PROMPT: Print out the material that follows word for word.

GIVEN RECORDS:
** start **

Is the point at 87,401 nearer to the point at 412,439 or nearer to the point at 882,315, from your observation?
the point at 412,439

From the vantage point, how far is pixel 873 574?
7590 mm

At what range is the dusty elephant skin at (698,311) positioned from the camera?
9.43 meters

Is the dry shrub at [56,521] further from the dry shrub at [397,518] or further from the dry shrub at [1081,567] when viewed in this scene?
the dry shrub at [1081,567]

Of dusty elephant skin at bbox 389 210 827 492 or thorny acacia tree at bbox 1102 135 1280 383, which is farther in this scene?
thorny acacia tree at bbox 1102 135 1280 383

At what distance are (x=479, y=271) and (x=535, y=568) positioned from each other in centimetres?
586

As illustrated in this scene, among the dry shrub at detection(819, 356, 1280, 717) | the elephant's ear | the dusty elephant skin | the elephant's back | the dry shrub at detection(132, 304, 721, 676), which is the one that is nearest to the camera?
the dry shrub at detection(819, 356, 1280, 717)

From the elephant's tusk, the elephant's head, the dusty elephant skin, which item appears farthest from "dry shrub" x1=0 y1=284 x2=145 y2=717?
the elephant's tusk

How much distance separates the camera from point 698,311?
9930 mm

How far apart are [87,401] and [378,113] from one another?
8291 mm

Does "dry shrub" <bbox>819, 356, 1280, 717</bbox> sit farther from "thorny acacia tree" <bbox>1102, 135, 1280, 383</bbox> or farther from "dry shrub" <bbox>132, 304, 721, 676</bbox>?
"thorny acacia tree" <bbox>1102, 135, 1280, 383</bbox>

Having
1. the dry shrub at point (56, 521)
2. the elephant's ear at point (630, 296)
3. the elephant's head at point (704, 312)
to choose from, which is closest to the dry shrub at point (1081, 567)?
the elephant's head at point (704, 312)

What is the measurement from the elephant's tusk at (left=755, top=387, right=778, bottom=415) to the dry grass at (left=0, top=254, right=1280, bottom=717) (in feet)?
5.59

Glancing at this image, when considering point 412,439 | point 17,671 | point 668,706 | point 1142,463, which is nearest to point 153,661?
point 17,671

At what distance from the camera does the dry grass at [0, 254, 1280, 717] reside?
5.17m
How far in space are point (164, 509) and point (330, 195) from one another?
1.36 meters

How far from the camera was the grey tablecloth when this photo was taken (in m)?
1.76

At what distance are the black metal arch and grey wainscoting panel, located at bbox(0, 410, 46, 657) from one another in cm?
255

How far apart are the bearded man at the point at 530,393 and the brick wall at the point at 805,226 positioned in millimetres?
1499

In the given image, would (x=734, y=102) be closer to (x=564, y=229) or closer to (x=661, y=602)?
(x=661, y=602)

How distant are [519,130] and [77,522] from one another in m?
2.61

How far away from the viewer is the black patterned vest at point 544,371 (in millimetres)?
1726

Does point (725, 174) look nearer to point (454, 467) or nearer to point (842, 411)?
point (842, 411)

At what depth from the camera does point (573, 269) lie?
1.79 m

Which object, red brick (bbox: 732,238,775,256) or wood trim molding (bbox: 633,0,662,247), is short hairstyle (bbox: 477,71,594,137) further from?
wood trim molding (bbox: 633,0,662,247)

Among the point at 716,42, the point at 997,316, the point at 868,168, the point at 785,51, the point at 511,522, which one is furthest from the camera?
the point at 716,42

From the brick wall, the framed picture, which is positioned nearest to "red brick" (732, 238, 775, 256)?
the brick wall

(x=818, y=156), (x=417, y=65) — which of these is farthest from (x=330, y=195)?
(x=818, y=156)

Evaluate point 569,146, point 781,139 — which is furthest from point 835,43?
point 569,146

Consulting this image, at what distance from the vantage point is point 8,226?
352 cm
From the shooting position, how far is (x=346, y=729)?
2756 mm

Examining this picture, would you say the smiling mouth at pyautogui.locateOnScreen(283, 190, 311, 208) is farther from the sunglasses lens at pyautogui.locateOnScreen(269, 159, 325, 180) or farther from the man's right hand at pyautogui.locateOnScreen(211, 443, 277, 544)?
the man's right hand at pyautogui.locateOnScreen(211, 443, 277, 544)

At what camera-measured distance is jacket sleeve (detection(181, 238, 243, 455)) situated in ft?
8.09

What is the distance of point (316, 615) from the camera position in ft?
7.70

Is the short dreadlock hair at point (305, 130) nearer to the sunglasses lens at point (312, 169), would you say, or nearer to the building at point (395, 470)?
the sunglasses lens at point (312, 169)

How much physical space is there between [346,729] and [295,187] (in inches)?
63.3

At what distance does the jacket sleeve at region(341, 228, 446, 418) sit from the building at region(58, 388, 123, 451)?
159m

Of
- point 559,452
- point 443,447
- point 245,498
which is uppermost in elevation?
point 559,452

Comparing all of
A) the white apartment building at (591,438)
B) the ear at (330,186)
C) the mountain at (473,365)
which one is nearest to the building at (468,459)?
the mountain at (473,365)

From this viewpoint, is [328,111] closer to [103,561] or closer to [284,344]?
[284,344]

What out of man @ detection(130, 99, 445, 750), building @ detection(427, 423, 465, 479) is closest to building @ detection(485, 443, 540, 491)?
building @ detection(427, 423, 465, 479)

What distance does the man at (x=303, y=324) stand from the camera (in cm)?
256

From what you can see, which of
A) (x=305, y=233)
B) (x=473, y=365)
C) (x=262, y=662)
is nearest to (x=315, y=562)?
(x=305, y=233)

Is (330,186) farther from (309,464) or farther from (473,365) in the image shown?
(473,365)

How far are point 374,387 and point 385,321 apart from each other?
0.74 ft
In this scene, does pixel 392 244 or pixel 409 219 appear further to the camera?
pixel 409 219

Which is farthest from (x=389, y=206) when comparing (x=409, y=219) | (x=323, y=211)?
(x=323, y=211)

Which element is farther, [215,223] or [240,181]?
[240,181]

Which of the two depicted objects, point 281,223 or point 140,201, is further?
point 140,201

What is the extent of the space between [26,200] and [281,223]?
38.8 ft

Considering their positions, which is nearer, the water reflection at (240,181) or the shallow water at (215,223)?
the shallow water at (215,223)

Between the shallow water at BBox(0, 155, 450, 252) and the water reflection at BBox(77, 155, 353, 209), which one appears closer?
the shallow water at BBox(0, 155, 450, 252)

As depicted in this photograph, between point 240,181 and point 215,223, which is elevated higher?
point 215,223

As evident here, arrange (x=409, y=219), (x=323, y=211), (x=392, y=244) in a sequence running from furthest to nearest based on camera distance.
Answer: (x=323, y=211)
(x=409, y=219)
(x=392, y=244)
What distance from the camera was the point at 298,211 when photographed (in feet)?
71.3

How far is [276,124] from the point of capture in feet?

** end **

RESULT OF THIS EXERCISE:
Is the point at 87,401 nearer to the point at 412,439 or nearer to the point at 882,315, from your observation?
the point at 412,439

From the vantage point, how far is pixel 873 574?
7590 mm

At what range is the dusty elephant skin at (698,311) positioned from the camera?
9.43 meters

Is the dry shrub at [56,521] further from the dry shrub at [397,518] or further from the dry shrub at [1081,567] when viewed in this scene?
the dry shrub at [1081,567]

Of dusty elephant skin at bbox 389 210 827 492 or thorny acacia tree at bbox 1102 135 1280 383, which is farther in this scene?
thorny acacia tree at bbox 1102 135 1280 383

At what distance are (x=479, y=271) and (x=535, y=568) positioned from each other in centimetres?
586

As illustrated in this scene, among the dry shrub at detection(819, 356, 1280, 717) | the elephant's ear | the dusty elephant skin | the elephant's back | the dry shrub at detection(132, 304, 721, 676), which is the one that is nearest to the camera?
the dry shrub at detection(819, 356, 1280, 717)

From the elephant's tusk, the elephant's head, the dusty elephant skin, which item appears farthest from "dry shrub" x1=0 y1=284 x2=145 y2=717?
the elephant's tusk

How much distance separates the camera from point 698,311?
9930 mm

How far apart are [87,401] and [378,113] from one another?
8291 mm

Does "dry shrub" <bbox>819, 356, 1280, 717</bbox> sit farther from "thorny acacia tree" <bbox>1102, 135, 1280, 383</bbox> or farther from "dry shrub" <bbox>132, 304, 721, 676</bbox>?
"thorny acacia tree" <bbox>1102, 135, 1280, 383</bbox>

Having
1. the dry shrub at point (56, 521)
2. the elephant's ear at point (630, 296)
3. the elephant's head at point (704, 312)
to choose from, which is closest to the dry shrub at point (1081, 567)?
the elephant's head at point (704, 312)

What is the measurement from the elephant's tusk at (left=755, top=387, right=778, bottom=415) to the dry grass at (left=0, top=254, right=1280, bottom=717) (in feet)?
5.59

Glancing at this image, when considering point 412,439 | point 17,671 | point 668,706 | point 1142,463, which is nearest to point 153,661?
point 17,671

At what distance from the camera does the dry grass at [0, 254, 1280, 717] reside?
5.17m
How far in space are point (164, 509) and point (330, 195) from one another?
1.36 meters

How far from the camera was the grey tablecloth when this photo was taken (in m)?
1.76

At what distance are the black metal arch and grey wainscoting panel, located at bbox(0, 410, 46, 657) from one another in cm?
255

How far apart are the bearded man at the point at 530,393 and the brick wall at the point at 805,226 positioned in millimetres?
1499

In the given image, would (x=734, y=102) be closer to (x=564, y=229) or closer to (x=661, y=602)?
(x=661, y=602)

How distant are [519,130] and [77,522] from one another in m?
2.61

How far away from the viewer is the black patterned vest at point 544,371 (in millimetres)?
1726

Does point (725, 174) look nearer to point (454, 467) or nearer to point (842, 411)?
point (842, 411)

At what depth from the camera does point (573, 269) lie?
1.79 m

Which object, red brick (bbox: 732,238,775,256) or wood trim molding (bbox: 633,0,662,247), is short hairstyle (bbox: 477,71,594,137) further from?
wood trim molding (bbox: 633,0,662,247)

Among the point at 716,42, the point at 997,316, the point at 868,168, the point at 785,51, the point at 511,522, which one is furthest from the camera?
the point at 716,42

From the brick wall, the framed picture, which is positioned nearest to "red brick" (732, 238, 775, 256)?
the brick wall

(x=818, y=156), (x=417, y=65) — which of these is farthest from (x=330, y=195)?
(x=818, y=156)

Evaluate point 569,146, point 781,139 — which is furthest from point 835,43?
point 569,146

Consulting this image, at what distance from the vantage point is point 8,226?
352 cm
From the shooting position, how far is (x=346, y=729)?
2756 mm

Examining this picture, would you say the smiling mouth at pyautogui.locateOnScreen(283, 190, 311, 208) is farther from the sunglasses lens at pyautogui.locateOnScreen(269, 159, 325, 180) or farther from the man's right hand at pyautogui.locateOnScreen(211, 443, 277, 544)?
the man's right hand at pyautogui.locateOnScreen(211, 443, 277, 544)

At what camera-measured distance is jacket sleeve (detection(181, 238, 243, 455)) situated in ft?
8.09

What is the distance of point (316, 615) from the camera position in ft?
7.70

Is the short dreadlock hair at point (305, 130) nearer to the sunglasses lens at point (312, 169), would you say, or nearer to the building at point (395, 470)?
the sunglasses lens at point (312, 169)

How much physical space is there between [346,729] and [295,187] (in inches)?
63.3

At what distance does the jacket sleeve at region(341, 228, 446, 418) sit from the building at region(58, 388, 123, 451)?
159m

Of
- point 559,452
- point 443,447
- point 245,498
which is uppermost in elevation?
point 559,452

Comparing all of
A) the white apartment building at (591,438)
B) the ear at (330,186)
C) the mountain at (473,365)
which one is nearest to the building at (468,459)?
the mountain at (473,365)

From this viewpoint, is [328,111] closer to [103,561] or closer to [284,344]?
[284,344]

What out of man @ detection(130, 99, 445, 750), building @ detection(427, 423, 465, 479) is closest to building @ detection(485, 443, 540, 491)?
building @ detection(427, 423, 465, 479)

What distance does the man at (x=303, y=324) stand from the camera (in cm)?
256

From what you can see, which of
A) (x=305, y=233)
B) (x=473, y=365)
C) (x=262, y=662)
is nearest to (x=315, y=562)?
(x=305, y=233)

Is (330,186) farther from (309,464) or farther from (473,365) in the image shown?
(473,365)

How far are point 374,387 and point 385,321 apart from each other?
0.74 ft
In this scene, does pixel 392 244 or pixel 409 219 appear further to the camera?
pixel 409 219

Which is farthest from (x=389, y=206) when comparing (x=409, y=219) | (x=323, y=211)?
(x=323, y=211)

Which element is farther, [215,223] or [240,181]?
[240,181]

Which of the two depicted objects, point 281,223 or point 140,201, is further?
point 140,201

What is the extent of the space between [26,200] and [281,223]?
38.8 ft

Considering their positions, which is nearer, the water reflection at (240,181) or the shallow water at (215,223)?
the shallow water at (215,223)

Between the shallow water at BBox(0, 155, 450, 252) and the water reflection at BBox(77, 155, 353, 209), which one appears closer?
the shallow water at BBox(0, 155, 450, 252)

As depicted in this photograph, between point 240,181 and point 215,223, which is elevated higher?
point 215,223

As evident here, arrange (x=409, y=219), (x=323, y=211), (x=392, y=244) in a sequence running from furthest to nearest based on camera distance.
Answer: (x=323, y=211)
(x=409, y=219)
(x=392, y=244)
What distance from the camera was the point at 298,211 when photographed (in feet)?
71.3

How far is [276,124] from the point of capture in feet?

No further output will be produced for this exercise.